Extrait source >>
_ _ _ _ _ _ _

La capitalisation boursière totale des cryptomonnaies était montée à 1 185 milliards de dollars mi-février pour redescendre progressivement à 1 076 milliards de dollars. La répercussion a été tout d’abord relativement importante à l’annonce de Silvergate, la capitalisation a donc chuté à 959 milliards de dollars samedi 11 mars, elle est cependant remontée à 1 116 milliards de dollars aujourd’hui, ce qui est un rebond relativement important.

Graphique de la capitalisation boursière totale des cryptomonnaies sur 30 jours

Graphique de la capitalisation boursière totale des cryptomonnaies sur 30 jours

Concernant Bitcoin, avec un haut à plus de 25 000 dollars à la mi-février, la chute fut progressive pour varier aux alentours des 22 500 dollars début mars. L’annonce de Silvergate et d’une régulation plus forte du secteur par les Etats-Unis a tout d’abord fait chuter le cours en dessous du seuil des 20 000 dollars. L’annonce de Joe Biden a cependant rassuré les investisseurs, le cours est donc remonté aux alentours des 24 500 dollars.

Graphique du cours du Bitcoin sur 1 mois

Graphique du cours du Bitcoin sur 1 mois

Cette crise a surtout mis en lumière un risque inhérent aux stablecoins centralisés notamment l’USDC et par extension le DAI. En effet, l’USDC est un stablecoin adossé au dollar et géré par la société Circle.

_ _ _ _ _ _ _

Données enregistrées >>

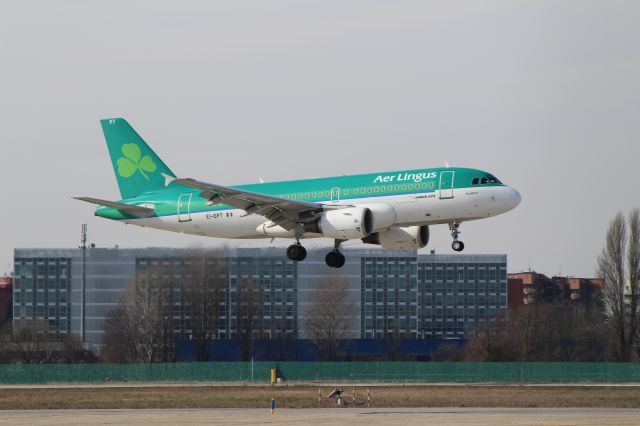 Airbus A319 (EI-EPT)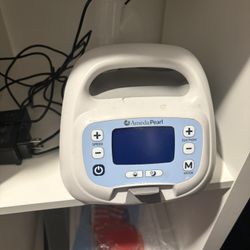 Ameda Pearl Breast Pump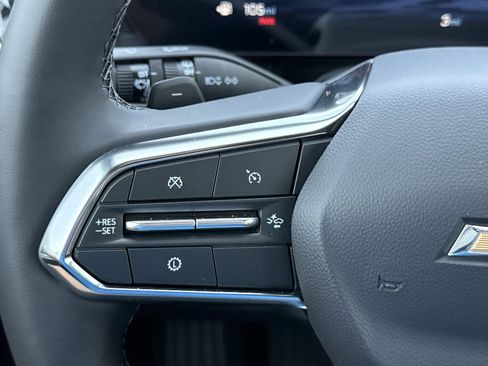 New 2026 Chevrolet Equinox LT w/ Safety and Technology Package FWD image 38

_ _ _ _ _ _ _

Consigne >> Recopiez mot pour mot, dans l'extrait sur le marché des cryptomonnaies, le passage qui s'ouvre sur les mots contenant « La capitalisation boursière totale des cryptomonnaies était » et s'achève sur « rebond relativement important. ».

Réponse >>
La capitalisation boursière totale des cryptomonnaies était montée à 1 185 milliards de dollars mi-février pour redescendre progressivement à 1 076 milliards de dollars. La répercussion a été tout d’abord relativement importante à l’annonce de Silvergate, la capitalisation a donc chuté à 959 milliards de dollars samedi 11 mars, elle est cependant remontée à 1 116 milliards de dollars aujourd’hui, ce qui est un rebond relativement important.